#### [How to complete this task]
An exact reproduction of the records is required, with all images left out.

--- Records to use ---

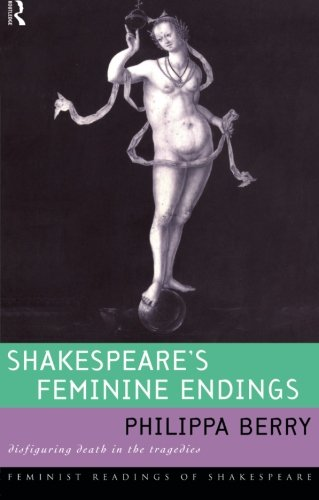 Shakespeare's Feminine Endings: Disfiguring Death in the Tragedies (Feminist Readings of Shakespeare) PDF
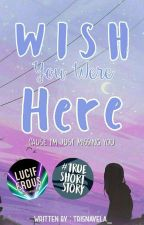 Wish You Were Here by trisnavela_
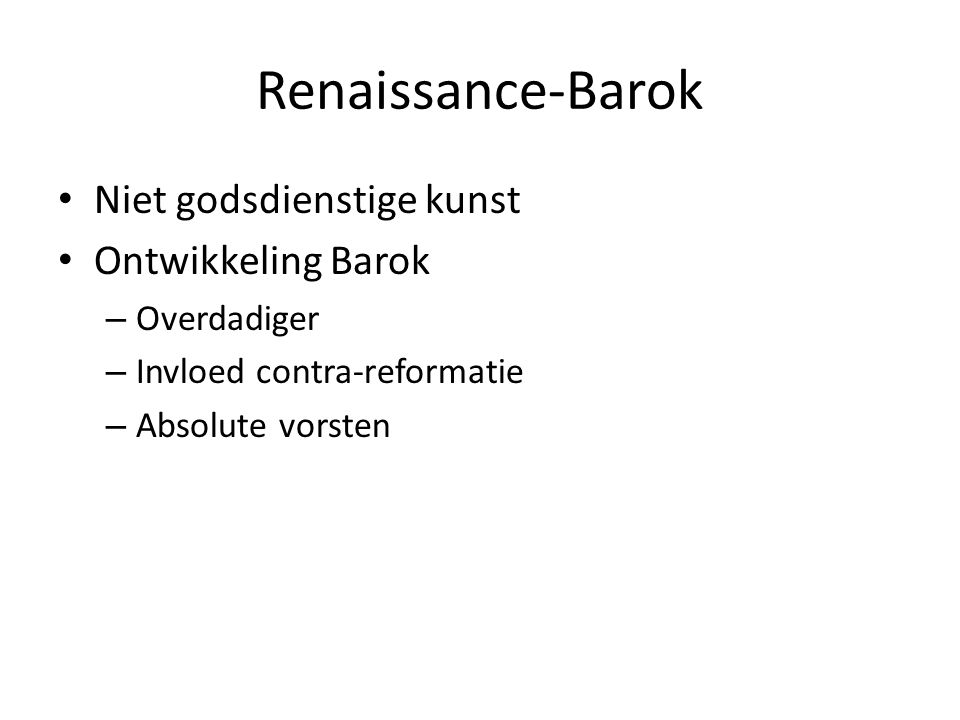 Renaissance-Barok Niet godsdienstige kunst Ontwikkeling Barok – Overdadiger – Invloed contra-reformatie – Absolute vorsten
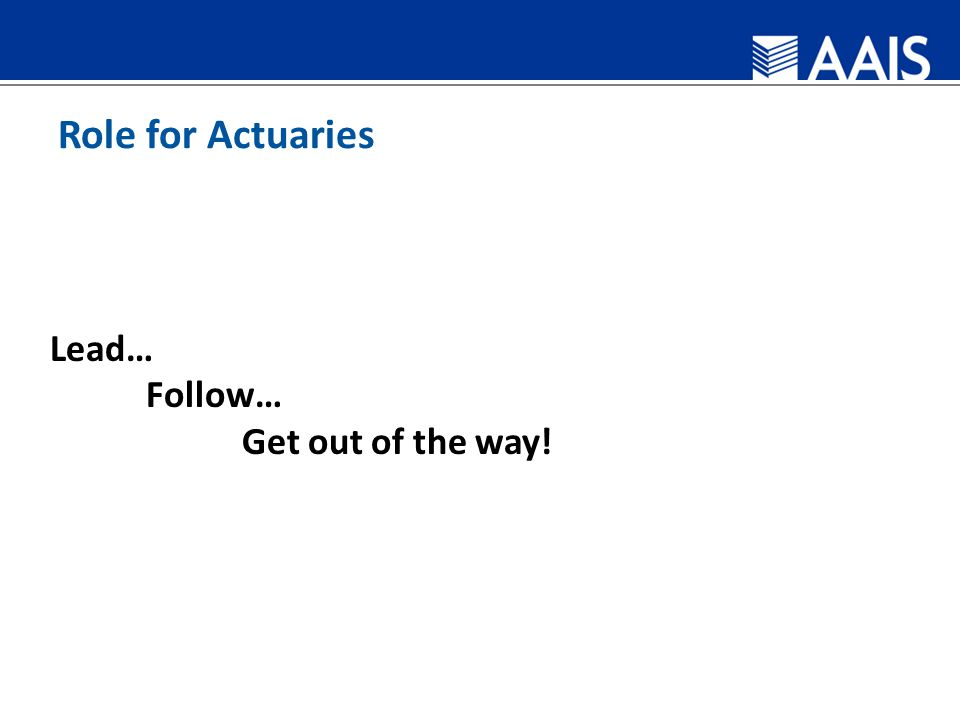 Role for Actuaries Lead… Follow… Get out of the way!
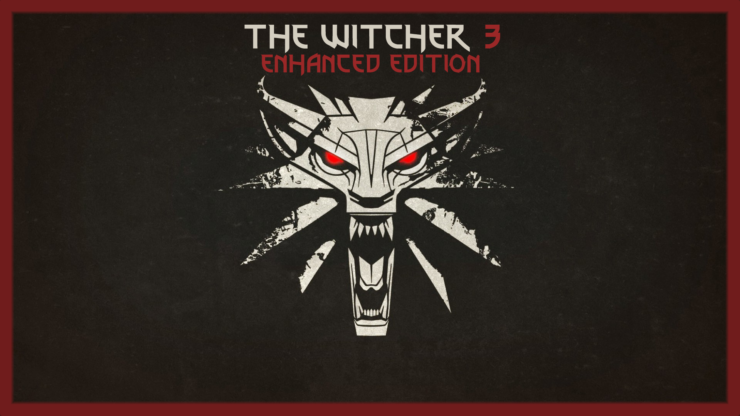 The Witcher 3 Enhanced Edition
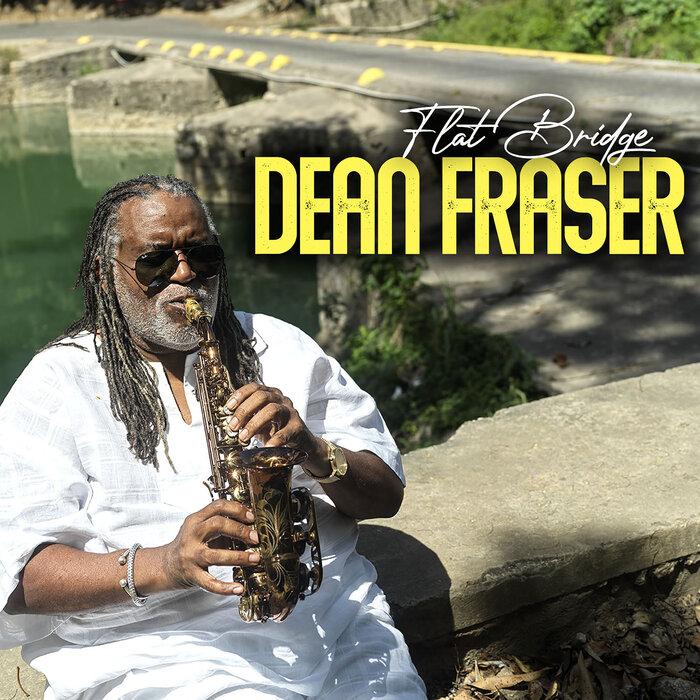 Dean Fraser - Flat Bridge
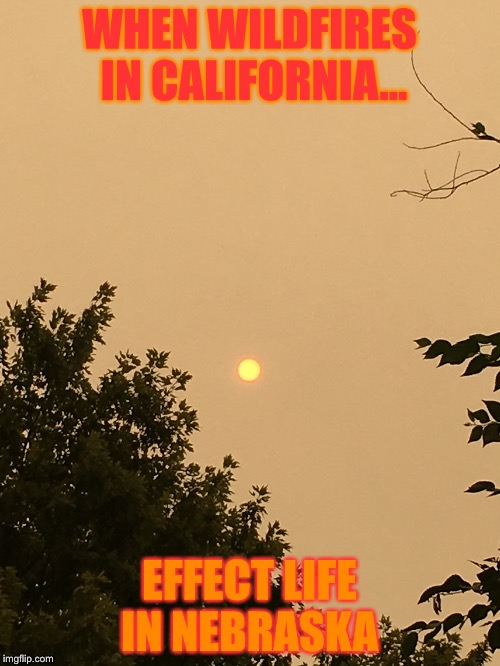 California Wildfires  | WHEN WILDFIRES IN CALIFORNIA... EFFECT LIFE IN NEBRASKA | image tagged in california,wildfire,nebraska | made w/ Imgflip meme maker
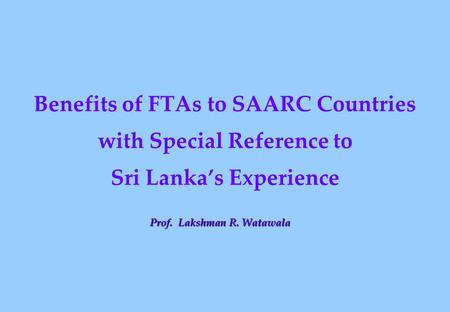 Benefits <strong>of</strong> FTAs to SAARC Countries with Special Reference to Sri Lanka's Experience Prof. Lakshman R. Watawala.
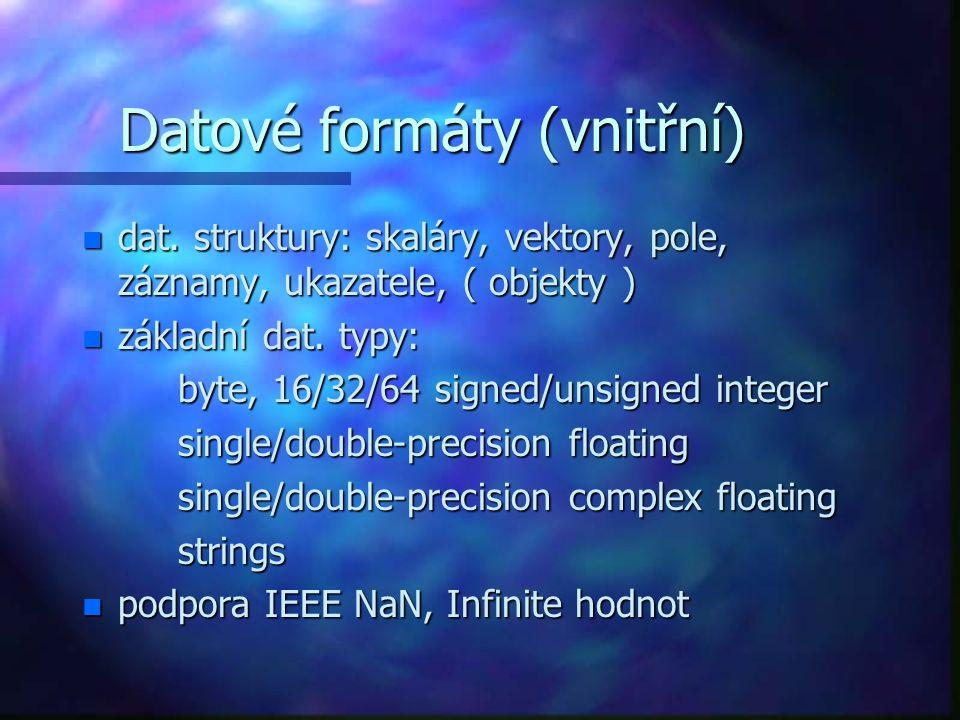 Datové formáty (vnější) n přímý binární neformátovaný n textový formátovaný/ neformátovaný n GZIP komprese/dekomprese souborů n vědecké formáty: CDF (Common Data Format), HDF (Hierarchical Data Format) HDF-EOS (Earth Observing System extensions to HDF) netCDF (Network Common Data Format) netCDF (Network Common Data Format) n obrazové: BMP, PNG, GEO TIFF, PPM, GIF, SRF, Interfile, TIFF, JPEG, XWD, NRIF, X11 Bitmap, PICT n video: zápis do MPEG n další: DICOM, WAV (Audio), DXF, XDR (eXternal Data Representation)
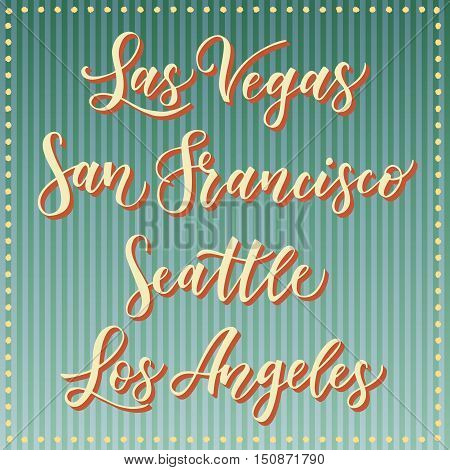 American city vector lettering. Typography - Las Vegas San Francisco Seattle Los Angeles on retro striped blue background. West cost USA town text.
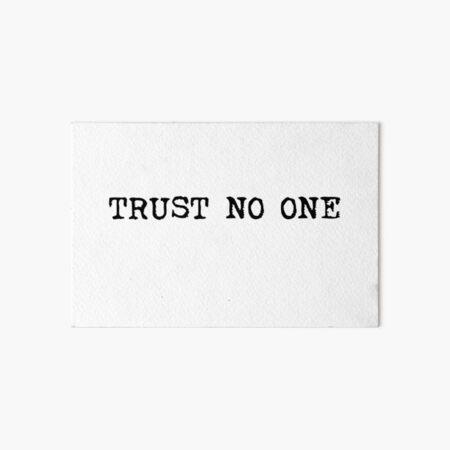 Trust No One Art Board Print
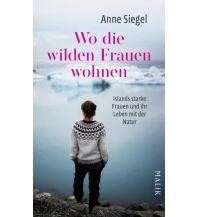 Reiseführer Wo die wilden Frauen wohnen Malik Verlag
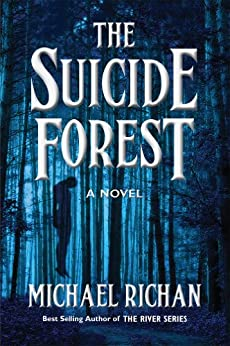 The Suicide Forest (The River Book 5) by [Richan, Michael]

---

#### [Completed exercise]
 Shakespeare's Feminine Endings: Disfiguring Death in the Tragedies (Feminist Readings of Shakespeare) PDF
 Wish You Were Here by trisnavela_
 Renaissance-Barok Niet godsdienstige kunst Ontwikkeling Barok – Overdadiger – Invloed contra-reformatie – Absolute vorsten
 Role for Actuaries Lead… Follow… Get out of the way!
 The Witcher 3 Enhanced Edition
 Dean Fraser - Flat Bridge
 California Wildfires  | WHEN WILDFIRES IN CALIFORNIA... EFFECT LIFE IN NEBRASKA | image tagged in california,wildfire,nebraska | made w/ Imgflip meme maker
 Benefits <strong>of</strong> FTAs to SAARC Countries with Special Reference to Sri Lanka's Experience Prof. Lakshman R. Watawala.
 Datové formáty (vnější) n přímý binární neformátovaný n textový formátovaný/ neformátovaný n GZIP komprese/dekomprese souborů n vědecké formáty: CDF (Common Data Format), HDF (Hierarchical Data Format) HDF-EOS (Earth Observing System extensions to HDF) netCDF (Network Common Data Format) netCDF (Network Common Data Format) n obrazové: BMP, PNG, GEO TIFF, PPM, GIF, SRF, Interfile, TIFF, JPEG, XWD, NRIF, X11 Bitmap, PICT n video: zápis do MPEG n další: DICOM, WAV (Audio), DXF, XDR (eXternal Data Representation)
 American city vector lettering. Typography - Las Vegas San Francisco Seattle Los Angeles on retro striped blue background. West cost USA town text.
 Trust No One Art Board Print
 Reiseführer Wo die wilden Frauen wohnen Malik Verlag
 The Suicide Forest (The River Book 5) by [Richan, Michael]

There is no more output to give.